All files stored anywhere in the CTERA universe are part of a global file system that everyone can access. Only permissions dictate the folders and files that they are ultimately able to see. Prior to 6.0, users could only see folders that had been synchronized to their desktop or gateway. Now they can see any files that have been given permission to see via the organization’s permissions and authentication system, such as Active Directory.
Prior to 6.0, the amount of data you could share with your coworkers was dictated by the amount of storage they had on their local desktop, laptop or gateway, because all files inside a directory would be synchronized to that location. That means they had to have enough storage for all files, whether they needed them or not, or were actively using them.
There are advantages to treating the private or public cloud copy as the copy of record and the local copy as simply a cached copy. It solves the multiple editors problem by locking the file in making sure to users don’t edit the same file at the same time. For some environments that will be crucial.

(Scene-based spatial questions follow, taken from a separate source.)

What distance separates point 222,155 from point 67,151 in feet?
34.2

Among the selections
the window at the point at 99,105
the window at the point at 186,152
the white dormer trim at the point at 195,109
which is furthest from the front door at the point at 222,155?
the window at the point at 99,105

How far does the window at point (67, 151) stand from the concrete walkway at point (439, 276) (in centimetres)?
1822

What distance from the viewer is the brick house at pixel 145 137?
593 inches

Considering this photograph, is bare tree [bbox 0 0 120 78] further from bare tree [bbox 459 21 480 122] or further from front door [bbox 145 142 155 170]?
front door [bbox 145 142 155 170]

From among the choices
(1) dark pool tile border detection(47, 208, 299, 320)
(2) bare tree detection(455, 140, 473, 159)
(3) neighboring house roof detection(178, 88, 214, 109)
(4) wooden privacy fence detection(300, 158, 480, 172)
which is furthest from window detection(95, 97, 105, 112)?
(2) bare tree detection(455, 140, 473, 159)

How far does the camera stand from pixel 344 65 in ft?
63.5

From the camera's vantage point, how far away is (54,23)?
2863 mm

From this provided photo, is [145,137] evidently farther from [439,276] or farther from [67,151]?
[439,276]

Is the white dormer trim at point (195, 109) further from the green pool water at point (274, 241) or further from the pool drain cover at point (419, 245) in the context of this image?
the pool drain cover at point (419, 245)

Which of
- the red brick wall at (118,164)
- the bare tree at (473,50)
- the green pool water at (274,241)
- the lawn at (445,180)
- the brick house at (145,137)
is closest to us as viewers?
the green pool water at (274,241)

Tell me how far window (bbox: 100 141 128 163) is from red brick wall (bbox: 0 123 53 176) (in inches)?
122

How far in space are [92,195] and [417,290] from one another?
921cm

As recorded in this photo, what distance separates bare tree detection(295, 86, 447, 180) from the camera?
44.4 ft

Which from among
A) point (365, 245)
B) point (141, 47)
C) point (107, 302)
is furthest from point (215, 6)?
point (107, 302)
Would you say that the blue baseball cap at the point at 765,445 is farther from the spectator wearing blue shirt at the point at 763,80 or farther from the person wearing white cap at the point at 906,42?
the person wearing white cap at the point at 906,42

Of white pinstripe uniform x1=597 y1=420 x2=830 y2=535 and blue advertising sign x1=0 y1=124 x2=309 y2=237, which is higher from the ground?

Other advantages come in the savings in bandwidth and storage by only replicating files that are actually being used. By only caching files that users are actively using, the appliance or desktop only needs to have enough space for files in active use. Files that have not been used by a local user, or files that have not been used them in a while will be found only in the private or public cloud the system is connected to. The file will still be visible in their file manager, and will be cached to their local system if they open the file. In addition to seeing all files in their desktop or NAS gateway (not just cached ones), users are also able to see any files they have access to by logging into the web portal or mobile app.
Not all users will be able to use this new functionality, such as users that are often off-line or on very slow connections. Waiting until a user opens a file before pulling it from the private or public cloud it is stored in could be problematic in those scenarios, which is why CTERA offers the ability to “pin” files or directories to a location so that they get replicated in the old way. In this scenario, two users could create conflicts, but there is really no way around it if they are offline.
Advanced Data Security
In addition to these performance-increasing and space-saving advances in 6.0, CTERA also offers advanced security for all of your data. Data is encrypted before being sent to the private or public cloud, using keys that are managed by the customer and never accessed by the vendor. They also support strong authentication, including active directory, two factor authentication, Smartcard, and CAC. They have various levels of sharing and ways to verify the data hasn’t been corrupted, including the ability to monitor files for viruses and automatically quarantine them if infected. They also support electronic shredding any data that is cached to a particular appliance or mobile system in case it is compromised.
The CTERA platform offers a strong solution, including remote office filers and client applications for desktops and laptops, as well as mobile phones. Customers can access their data anywhere, including via the web client, and be assured the data they are receiving is the copy of record. All data is stored in the cloud (either private or public) at all times, and only active data is synchronized to the local system, saving bandwidth and space.